Copyright 1990-present Joe O'Shea, Jr.
President Emeritus Curry recalls
By Joe O'Shea
Former President Bill Clinton's visit to Northeastern University's 1993 Commencement was big.
How big? Perhaps it's best to let president emeritus Jack Curry answer that question.
"I told [former government relations vice president] Tom Keady that if he were ever to hear from the president, come find me, wherever I was," recalls Curry. "Well, I was at the Cabot Gym taking a shower after doing a little road running. Tom burst into the shower, gave me a bear hug and yelled, 'We won!'"
During Curry's seven-year tenure as president, the university entertained former First Lady Barbara Bush, former President of Ireland Mary Robinson, former President of Poland Lech Walesa and former Massachusetts Governor Bill Weld as commencement guests. "It was a wonderful time for Northeastern, because we were able to draw to our commencements people of world renown, which spoke volumes for Northeastern's development," says Curry, the first Northeastern alumnus to be named president.

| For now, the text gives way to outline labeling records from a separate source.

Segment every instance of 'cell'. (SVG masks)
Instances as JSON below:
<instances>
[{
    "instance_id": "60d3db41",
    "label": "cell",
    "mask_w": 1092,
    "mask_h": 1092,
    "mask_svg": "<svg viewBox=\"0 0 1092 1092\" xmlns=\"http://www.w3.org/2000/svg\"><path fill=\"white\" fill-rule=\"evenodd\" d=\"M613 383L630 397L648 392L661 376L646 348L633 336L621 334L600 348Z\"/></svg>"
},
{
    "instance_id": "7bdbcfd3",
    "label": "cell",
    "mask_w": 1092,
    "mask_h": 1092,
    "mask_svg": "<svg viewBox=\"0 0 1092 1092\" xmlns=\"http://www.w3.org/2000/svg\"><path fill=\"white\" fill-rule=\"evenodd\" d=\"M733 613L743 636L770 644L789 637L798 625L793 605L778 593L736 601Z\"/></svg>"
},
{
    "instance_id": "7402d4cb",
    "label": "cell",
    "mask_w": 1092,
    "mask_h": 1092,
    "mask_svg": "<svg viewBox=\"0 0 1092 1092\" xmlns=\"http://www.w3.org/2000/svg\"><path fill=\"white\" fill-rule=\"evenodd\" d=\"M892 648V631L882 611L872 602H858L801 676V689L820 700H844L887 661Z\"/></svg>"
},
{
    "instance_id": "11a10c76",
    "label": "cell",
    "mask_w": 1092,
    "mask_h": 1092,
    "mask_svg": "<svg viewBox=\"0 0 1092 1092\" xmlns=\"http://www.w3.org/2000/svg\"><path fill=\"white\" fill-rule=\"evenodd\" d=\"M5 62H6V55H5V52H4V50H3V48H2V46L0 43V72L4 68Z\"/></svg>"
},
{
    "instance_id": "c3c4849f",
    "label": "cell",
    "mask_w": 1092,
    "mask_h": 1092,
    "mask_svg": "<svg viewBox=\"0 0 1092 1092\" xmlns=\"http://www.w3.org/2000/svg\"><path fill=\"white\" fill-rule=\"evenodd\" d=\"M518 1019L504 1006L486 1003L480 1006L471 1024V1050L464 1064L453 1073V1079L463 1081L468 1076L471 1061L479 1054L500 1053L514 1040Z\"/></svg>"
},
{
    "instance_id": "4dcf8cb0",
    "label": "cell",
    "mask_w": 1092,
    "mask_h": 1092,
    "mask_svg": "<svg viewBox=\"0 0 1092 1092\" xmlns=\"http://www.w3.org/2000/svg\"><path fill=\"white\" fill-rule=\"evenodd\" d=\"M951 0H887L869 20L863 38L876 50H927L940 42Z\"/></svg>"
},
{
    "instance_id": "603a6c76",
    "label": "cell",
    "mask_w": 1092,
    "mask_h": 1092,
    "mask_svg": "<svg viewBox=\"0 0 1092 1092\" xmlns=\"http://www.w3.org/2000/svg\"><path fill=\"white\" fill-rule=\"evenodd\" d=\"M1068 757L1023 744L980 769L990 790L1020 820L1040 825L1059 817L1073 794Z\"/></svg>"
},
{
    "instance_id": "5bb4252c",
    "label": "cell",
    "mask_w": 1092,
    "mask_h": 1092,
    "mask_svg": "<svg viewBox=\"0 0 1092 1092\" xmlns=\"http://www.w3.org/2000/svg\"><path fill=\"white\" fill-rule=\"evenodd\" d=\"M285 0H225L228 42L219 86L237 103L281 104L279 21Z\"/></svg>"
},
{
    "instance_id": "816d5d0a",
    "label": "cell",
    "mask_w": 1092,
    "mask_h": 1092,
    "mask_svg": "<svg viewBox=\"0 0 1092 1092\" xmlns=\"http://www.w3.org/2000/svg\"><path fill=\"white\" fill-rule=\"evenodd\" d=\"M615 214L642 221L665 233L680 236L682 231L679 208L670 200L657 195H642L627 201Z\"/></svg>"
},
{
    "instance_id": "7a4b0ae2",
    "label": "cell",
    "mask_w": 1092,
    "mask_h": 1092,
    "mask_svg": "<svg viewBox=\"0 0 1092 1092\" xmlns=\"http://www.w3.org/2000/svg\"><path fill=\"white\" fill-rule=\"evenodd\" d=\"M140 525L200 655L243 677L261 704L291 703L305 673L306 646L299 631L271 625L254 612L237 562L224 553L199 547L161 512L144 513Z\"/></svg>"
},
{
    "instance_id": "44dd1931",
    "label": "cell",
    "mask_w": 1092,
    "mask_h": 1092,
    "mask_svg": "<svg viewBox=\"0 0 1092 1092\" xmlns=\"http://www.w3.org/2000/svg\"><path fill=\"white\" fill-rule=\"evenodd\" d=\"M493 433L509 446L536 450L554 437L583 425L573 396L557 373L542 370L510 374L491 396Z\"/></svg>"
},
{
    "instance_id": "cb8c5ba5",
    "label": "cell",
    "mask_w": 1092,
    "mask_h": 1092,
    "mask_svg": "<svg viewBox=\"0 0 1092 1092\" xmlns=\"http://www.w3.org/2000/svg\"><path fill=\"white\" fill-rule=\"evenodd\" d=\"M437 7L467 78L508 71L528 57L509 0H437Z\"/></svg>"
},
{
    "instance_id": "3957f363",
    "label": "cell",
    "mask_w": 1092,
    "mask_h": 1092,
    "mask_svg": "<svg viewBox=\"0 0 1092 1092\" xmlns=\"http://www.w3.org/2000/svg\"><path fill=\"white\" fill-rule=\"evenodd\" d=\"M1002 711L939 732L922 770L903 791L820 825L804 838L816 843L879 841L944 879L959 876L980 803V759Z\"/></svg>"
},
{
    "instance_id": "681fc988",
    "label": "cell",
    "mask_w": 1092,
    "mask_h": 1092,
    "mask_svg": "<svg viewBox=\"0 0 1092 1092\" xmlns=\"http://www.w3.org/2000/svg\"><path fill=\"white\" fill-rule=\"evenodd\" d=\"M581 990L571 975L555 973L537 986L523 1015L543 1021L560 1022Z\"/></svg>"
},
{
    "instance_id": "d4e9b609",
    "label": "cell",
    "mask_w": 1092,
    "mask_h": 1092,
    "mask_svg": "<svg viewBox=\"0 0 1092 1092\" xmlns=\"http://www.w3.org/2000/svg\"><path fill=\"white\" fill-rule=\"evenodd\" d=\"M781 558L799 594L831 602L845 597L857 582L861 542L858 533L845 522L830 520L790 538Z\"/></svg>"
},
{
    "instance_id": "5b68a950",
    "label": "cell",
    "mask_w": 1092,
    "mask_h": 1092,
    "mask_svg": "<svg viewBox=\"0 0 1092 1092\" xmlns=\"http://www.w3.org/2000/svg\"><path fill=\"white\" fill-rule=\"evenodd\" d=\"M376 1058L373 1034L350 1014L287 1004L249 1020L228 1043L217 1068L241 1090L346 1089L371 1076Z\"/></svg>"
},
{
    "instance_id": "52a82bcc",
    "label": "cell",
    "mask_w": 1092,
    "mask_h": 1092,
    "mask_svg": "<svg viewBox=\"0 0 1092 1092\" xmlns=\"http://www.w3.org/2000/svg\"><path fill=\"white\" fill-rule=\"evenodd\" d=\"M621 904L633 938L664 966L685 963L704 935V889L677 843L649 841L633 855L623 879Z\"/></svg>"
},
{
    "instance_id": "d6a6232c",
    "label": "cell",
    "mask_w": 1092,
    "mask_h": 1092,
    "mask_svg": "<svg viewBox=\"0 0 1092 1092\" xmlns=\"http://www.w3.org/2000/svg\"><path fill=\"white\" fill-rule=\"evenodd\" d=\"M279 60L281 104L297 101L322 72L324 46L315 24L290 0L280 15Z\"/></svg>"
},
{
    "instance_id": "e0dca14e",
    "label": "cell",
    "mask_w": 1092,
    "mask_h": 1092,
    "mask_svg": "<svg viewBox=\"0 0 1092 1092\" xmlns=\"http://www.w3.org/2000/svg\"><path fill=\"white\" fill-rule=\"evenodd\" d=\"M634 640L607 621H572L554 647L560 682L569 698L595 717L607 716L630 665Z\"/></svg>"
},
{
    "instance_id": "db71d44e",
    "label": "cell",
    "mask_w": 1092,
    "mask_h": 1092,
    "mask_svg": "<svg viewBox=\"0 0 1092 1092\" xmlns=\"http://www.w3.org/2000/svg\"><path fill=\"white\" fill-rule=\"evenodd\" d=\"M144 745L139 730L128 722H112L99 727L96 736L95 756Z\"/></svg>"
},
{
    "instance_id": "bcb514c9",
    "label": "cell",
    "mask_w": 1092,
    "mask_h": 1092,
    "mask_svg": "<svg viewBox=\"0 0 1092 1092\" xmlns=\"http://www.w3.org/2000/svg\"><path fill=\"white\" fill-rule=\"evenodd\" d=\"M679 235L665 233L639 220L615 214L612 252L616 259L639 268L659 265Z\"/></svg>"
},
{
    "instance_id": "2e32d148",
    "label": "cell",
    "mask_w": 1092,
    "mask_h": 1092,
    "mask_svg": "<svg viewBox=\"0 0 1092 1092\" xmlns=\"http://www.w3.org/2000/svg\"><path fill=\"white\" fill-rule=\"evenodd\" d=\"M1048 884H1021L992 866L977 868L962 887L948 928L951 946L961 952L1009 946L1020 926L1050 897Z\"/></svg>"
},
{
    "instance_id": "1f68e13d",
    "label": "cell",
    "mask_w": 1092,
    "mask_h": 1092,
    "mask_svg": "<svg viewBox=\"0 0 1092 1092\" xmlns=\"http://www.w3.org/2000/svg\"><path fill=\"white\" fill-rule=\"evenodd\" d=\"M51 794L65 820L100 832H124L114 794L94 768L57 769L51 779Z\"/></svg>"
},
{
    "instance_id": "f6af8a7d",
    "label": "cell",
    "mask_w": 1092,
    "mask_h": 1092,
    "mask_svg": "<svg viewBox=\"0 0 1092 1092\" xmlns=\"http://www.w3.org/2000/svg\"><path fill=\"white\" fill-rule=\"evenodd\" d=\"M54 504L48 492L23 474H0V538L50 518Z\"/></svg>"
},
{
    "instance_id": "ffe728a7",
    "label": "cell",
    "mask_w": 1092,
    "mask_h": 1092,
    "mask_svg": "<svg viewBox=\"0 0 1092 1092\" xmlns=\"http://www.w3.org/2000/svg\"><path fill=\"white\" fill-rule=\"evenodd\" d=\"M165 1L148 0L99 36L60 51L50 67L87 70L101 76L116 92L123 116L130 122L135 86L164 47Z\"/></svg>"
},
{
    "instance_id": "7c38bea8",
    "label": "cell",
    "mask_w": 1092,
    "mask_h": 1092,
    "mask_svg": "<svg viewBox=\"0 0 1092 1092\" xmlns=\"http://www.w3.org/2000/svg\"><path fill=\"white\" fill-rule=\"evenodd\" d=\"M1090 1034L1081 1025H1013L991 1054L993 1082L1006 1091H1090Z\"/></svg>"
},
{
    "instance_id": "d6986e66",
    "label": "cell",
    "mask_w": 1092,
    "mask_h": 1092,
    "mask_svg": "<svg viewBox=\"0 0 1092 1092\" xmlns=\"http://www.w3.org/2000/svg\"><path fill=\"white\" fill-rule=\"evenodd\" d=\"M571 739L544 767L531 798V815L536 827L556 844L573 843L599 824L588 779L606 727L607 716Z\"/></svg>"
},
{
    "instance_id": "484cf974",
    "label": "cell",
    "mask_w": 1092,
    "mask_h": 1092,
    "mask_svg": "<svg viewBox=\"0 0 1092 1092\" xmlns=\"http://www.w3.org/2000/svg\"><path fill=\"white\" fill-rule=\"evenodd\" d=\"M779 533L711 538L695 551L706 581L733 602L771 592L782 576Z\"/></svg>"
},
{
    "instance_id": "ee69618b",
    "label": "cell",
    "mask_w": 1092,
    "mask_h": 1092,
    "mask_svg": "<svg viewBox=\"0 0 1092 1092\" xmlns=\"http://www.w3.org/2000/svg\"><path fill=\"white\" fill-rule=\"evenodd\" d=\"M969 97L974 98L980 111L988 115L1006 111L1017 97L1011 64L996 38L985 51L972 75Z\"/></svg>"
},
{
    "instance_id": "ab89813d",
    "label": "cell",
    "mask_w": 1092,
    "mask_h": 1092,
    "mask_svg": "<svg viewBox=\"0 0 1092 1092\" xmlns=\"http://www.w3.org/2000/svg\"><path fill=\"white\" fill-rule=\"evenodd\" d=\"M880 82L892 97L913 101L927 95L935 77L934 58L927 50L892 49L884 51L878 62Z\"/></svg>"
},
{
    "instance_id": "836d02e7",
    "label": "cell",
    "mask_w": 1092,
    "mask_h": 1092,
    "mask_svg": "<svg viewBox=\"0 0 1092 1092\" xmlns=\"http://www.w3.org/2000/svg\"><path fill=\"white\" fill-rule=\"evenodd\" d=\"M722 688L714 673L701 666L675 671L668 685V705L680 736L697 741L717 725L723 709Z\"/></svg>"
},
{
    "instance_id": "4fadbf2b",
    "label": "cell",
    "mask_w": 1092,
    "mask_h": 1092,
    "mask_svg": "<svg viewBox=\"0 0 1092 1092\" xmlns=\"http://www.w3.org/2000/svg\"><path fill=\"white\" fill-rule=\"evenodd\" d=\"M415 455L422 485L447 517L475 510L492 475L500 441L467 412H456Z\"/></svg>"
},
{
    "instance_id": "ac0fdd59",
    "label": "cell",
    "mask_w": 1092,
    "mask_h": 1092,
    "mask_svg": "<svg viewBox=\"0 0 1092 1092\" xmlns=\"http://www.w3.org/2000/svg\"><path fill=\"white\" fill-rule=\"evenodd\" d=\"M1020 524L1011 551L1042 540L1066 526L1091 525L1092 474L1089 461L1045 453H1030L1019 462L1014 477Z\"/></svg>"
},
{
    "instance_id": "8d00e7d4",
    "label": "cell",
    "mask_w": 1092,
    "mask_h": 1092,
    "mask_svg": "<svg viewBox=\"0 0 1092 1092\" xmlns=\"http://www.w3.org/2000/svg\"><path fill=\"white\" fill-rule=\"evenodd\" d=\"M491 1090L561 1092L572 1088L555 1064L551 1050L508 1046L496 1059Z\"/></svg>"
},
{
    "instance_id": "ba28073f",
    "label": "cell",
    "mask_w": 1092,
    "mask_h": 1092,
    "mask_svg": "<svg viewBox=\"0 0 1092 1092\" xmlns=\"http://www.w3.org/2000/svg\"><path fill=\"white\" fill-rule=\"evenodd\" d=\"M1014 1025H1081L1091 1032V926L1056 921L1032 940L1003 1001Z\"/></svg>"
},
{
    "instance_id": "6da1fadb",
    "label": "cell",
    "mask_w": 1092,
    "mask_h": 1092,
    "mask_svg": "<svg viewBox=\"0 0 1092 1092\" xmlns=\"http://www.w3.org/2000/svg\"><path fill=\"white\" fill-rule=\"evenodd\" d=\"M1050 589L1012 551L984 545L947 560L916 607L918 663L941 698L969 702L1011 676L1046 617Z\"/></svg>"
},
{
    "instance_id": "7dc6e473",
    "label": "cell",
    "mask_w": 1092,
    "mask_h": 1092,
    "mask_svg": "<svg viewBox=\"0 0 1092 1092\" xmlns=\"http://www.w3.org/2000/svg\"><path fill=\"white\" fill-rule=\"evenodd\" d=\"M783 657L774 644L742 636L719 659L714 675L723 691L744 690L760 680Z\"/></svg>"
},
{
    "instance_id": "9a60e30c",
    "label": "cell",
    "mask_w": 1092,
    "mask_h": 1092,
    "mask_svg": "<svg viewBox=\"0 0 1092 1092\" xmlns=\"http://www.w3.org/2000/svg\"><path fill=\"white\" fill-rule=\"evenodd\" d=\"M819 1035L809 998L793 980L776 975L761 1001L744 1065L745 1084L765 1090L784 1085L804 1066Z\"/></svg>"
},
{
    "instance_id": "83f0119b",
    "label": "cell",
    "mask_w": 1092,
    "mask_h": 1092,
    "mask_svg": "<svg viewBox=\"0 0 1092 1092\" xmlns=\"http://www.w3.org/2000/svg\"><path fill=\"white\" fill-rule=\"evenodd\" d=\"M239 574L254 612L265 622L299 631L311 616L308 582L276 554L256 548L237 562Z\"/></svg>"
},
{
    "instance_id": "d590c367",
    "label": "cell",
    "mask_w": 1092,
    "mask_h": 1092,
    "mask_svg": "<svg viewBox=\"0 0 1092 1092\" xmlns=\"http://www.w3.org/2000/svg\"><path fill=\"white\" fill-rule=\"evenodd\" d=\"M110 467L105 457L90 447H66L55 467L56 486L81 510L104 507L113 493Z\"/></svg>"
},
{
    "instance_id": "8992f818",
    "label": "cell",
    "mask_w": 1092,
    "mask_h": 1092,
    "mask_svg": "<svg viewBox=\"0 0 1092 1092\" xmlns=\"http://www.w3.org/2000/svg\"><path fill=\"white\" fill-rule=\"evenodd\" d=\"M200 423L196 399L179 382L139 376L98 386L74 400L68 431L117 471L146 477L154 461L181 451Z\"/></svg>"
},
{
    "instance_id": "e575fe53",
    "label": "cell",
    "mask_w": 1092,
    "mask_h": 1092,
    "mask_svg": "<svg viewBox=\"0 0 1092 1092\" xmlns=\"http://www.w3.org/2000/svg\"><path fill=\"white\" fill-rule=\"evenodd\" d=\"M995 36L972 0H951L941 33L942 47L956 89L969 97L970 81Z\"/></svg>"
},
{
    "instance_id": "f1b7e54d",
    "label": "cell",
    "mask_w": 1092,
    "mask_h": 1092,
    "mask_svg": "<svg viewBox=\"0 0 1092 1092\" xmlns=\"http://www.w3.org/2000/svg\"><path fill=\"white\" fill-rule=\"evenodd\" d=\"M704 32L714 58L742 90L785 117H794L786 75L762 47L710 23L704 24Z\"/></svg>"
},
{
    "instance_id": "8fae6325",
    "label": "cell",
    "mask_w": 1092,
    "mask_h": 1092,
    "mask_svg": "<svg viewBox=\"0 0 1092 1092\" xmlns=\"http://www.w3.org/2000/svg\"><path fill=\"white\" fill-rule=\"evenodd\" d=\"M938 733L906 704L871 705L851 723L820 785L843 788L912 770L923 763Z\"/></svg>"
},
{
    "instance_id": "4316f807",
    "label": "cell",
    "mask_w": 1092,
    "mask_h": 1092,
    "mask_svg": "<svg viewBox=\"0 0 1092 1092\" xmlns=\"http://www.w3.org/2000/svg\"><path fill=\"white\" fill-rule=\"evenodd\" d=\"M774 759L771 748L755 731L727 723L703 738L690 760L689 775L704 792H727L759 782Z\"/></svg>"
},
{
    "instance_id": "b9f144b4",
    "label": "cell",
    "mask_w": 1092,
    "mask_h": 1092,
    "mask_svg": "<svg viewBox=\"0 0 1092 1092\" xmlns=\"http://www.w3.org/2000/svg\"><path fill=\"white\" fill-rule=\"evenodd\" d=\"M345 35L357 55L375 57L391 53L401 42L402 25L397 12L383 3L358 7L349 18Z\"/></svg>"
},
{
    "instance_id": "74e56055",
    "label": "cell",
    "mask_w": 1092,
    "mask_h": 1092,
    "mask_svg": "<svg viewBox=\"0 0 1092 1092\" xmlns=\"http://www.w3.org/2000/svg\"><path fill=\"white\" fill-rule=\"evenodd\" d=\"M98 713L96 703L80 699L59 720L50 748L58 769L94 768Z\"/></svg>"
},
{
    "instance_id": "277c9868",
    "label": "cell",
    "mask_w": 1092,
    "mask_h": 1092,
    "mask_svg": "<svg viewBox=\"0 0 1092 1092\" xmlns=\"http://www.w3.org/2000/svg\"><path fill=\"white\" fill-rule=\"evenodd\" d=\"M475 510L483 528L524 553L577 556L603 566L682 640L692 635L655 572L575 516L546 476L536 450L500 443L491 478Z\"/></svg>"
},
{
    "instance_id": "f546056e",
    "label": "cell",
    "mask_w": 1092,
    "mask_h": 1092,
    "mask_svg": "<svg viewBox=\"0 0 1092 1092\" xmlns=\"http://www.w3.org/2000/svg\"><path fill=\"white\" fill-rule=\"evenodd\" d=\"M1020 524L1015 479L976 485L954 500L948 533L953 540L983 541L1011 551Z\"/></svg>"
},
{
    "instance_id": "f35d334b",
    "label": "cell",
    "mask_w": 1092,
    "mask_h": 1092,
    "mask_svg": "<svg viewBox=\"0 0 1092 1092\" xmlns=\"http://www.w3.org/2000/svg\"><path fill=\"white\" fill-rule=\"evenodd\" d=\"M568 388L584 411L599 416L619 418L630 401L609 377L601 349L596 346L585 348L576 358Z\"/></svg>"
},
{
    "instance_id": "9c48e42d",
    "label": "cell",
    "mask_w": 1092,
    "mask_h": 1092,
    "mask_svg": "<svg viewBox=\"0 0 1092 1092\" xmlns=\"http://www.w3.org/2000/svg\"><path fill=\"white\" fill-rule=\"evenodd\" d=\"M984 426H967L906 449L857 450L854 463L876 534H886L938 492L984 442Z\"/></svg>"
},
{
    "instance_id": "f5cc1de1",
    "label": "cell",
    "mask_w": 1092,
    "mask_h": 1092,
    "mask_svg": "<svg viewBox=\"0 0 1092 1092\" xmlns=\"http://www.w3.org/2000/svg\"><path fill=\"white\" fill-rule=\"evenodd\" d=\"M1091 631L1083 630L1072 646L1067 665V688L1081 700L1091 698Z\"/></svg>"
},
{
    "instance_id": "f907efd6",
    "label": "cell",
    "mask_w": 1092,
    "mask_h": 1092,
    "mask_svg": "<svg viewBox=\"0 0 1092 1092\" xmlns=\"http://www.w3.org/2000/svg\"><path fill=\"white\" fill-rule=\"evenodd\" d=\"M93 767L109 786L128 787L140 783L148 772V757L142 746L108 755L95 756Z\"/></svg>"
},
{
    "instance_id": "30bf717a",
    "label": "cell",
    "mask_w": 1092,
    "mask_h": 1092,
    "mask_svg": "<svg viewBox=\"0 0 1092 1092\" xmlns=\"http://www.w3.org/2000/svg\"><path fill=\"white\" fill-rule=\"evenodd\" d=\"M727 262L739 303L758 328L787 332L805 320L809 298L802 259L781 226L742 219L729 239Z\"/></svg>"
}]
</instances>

But of the countless commencements Curry has witnessed during his four decades at Northeastern, the Clinton Commencement was his most memorable.
"By far, it will be the commencement that I will always remember," says Curry. "It was a defining moment for the university because it proved our uniqueness and coming of age as an institution.
"The president of the United States chose to speak at Northeastern from among hundreds of invitations that year. He believed in our mission of practice-oriented education, of students working their way through college."
One such student was Doug Luffborough, the student speaker that year, who opened his remarks by belting out the "Day-o, day-ay-ay-o" verse from the "Banana Boat Song."
"Doug spoke about what Northeastern had meant to him, how his mother had supported him through college," says Curry. "This got Clinton enthused because he also was brought up by his mother. So he built an affinity for Doug right away."
During Luffborough's "impassioned" speech, Clinton calmly scribbled new notes, incorporating Luffborough and his mother into his 19-minute address. It was his second editing of the speech since arriving at the sauna-like Boston Garden. "I was amazed at the intelligence of the man," says Curry, "that he could speak after improvising last-minute changes."
Curry remembers Clinton's "great emphasis on Northeastern being his kind of institution, because our students were working their way through college on the co-op plan. He was fascinated with Northeastern because of our emphasis on practice-oriented education."
In the years following the 1993 commencement, Curry was frequently invited to the White House to support Clinton's AmeriCorps public service initiative. Since both left their respective presidencies, they have maintained contact. "We've built somewhat of a small friendship," says Curry. "He often says how our commencement was one of his favorites."